**GOAL OF THE EXERCISE:** Retype each line of the material below without any changes, leaving out the pictures.

[Excerpts from a detection dataset]

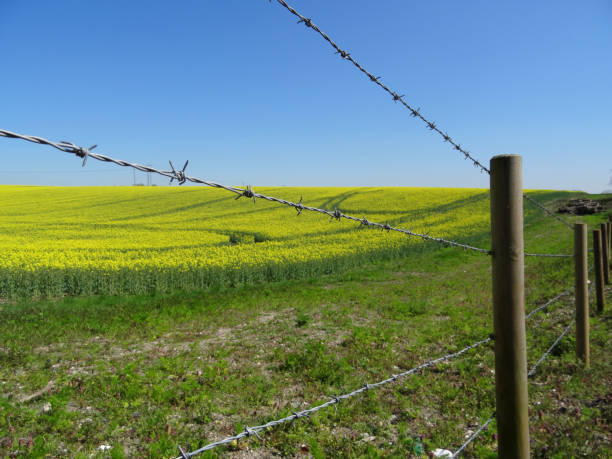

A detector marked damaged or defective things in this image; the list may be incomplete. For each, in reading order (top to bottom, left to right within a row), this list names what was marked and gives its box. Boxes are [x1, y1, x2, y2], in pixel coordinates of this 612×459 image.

rusty wire [270, 0, 490, 175]
rusty wire [0, 129, 490, 255]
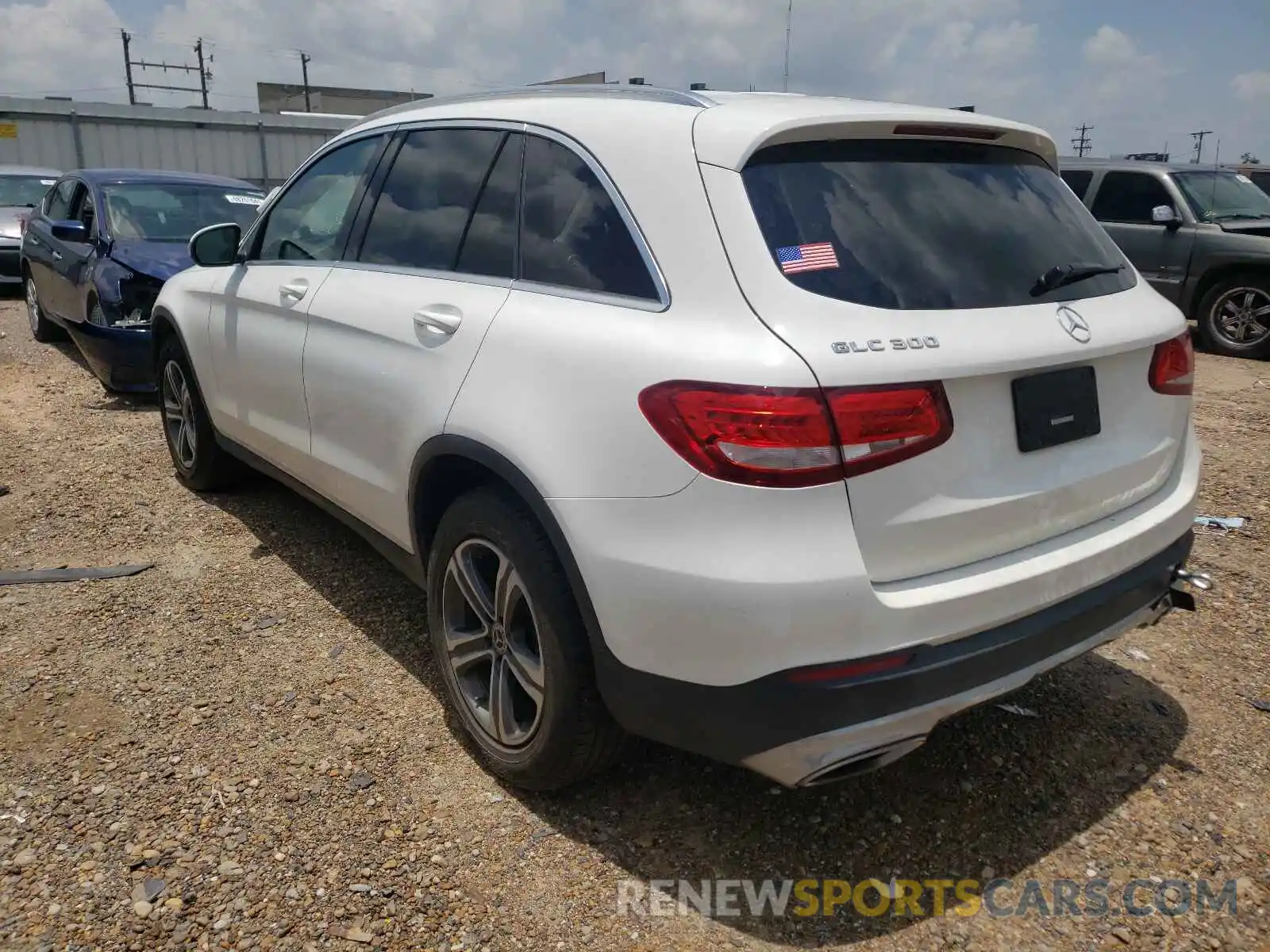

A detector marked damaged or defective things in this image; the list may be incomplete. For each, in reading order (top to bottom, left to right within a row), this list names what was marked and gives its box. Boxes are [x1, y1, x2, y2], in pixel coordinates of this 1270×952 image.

damaged blue sedan [21, 171, 265, 390]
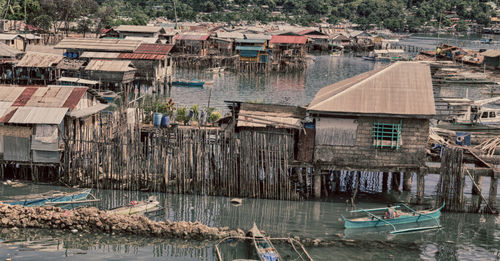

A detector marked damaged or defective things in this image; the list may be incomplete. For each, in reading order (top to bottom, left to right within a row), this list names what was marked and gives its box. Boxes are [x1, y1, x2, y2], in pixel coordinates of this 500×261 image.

rusty metal roof [15, 51, 63, 67]
rusty metal roof [306, 61, 436, 116]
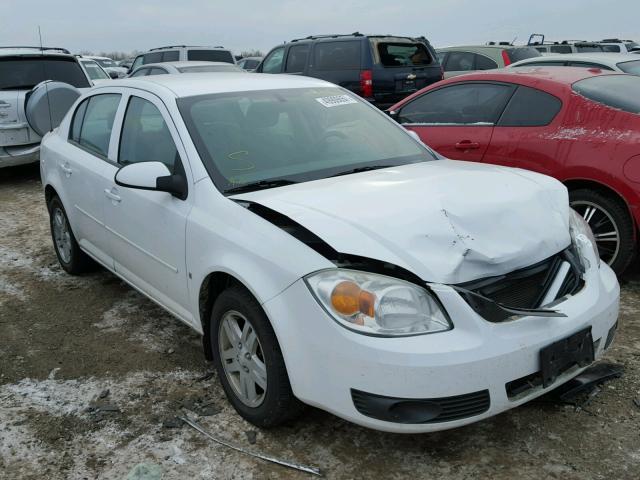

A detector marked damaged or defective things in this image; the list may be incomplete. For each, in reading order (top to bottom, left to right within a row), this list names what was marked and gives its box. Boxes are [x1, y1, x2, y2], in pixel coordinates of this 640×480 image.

crumpled hood [234, 160, 568, 284]
broken headlight assembly [568, 209, 600, 270]
broken headlight assembly [304, 270, 450, 338]
damaged front bumper [262, 242, 616, 434]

**RESPONSE FOR THIS EXERCISE:**
A detector marked damaged or defective things in this image; the list may be incomplete. For each, in reading order (top to bottom, left to right within a row), this list names what was marked and gives its box. Boxes are [x1, y1, x2, y2], in pixel coordinates of this 612×459 image.

rusty wire [270, 0, 490, 175]
rusty wire [0, 129, 490, 255]

A detector marked damaged or defective things in this image; the list may be incomplete. For each, in reading order (top to bottom, left to right within a row), this list names what was marked and gives its box. Boxes are [x1, y1, x2, y2], in pixel coordinates of this 1270×952 image.

damaged blue sedan [21, 171, 265, 390]

A detector marked damaged or defective things in this image; the list may be incomplete. For each, in reading order (top to bottom, left to right within a row), this list names what was marked and gives its box. Boxes are [x1, y1, x2, y2], in pixel coordinates of this 500×261 image.

rusty metal roof [15, 51, 63, 67]
rusty metal roof [306, 61, 436, 116]

A detector marked damaged or defective things in this image; the list may be incomplete. For each, in reading order (top to bottom, left to right within a row), this list names what was marked and gives its box. Boxes are [x1, y1, x2, y2], in pixel coordinates of this 640×480 image.

crumpled hood [234, 160, 568, 284]
broken headlight assembly [568, 209, 600, 270]
broken headlight assembly [304, 270, 450, 338]
damaged front bumper [262, 242, 616, 434]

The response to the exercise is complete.